Prime Numbers
I loved that they were indivisible.
Unlike brothers. Unlike bodies.
The white horizon flat with elements
standing arms akimbo, daring to be split.
But more and more in looking at
their curves, every week I was being divided,
sent to one side of a white fence, re-arranged.
In the end, little accounted for the idea of them.
Why did prime numbers come when they did?
How could one amount of beans, or pins,
be a permanent army, all of them so easily
grouped with one captain, Number One.
Pliers could clip, or a knife split things.
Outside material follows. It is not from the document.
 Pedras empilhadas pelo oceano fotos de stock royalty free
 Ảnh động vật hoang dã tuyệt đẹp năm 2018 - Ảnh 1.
But oh, putative kingship. Was there
any limit to their wide yards, bordered
by stones? I wished we could go there.
Artisonraju
Gripped in crevasses, under blue disguises
the mountaineers all shrink like ants.
They sprinkle, black pepper across white.
Back home they argue the person who drew the mountain
ringed by stars, tacked to movies, was drawing out a figment.
An argument went that it came from a mind.
Or that it was Mount Madeup from the Bogus Range.
And one person said, actually it's Artisonraju.
There was a free element of wanting to be
correct, lapsing like time. Another person claimed
it was an image of his mountain in Switzerland, distorted.
Another person claimed it's the east face of Artisonraju,
without proof. An endless line of crampon marks claiming
it was a memory, no it's Mount Ben Lomond, no I
climbed where the sun throws rays down hard, no
the mind's a white negligee frozen over everything.
No pigment ferments. A conglomeration of Utah
and mind enlarging the chance of not needing
actual earth. "A horse" sounds green to the blunt
intention of the actual. Artisonraju. Congruent to what?
Cynthia Arrieu-King is currently a doctoral candidate at the University of Cincinnati and an echocardiographer. Her chapbook The Small Anything City won the Dream Horse Press National Chapbook Contest in 2006. Her poems have appeared in Prairie Schooner, Diagram, Pilot Poetry, Hotel Amerika, Forklift Ohio, etc.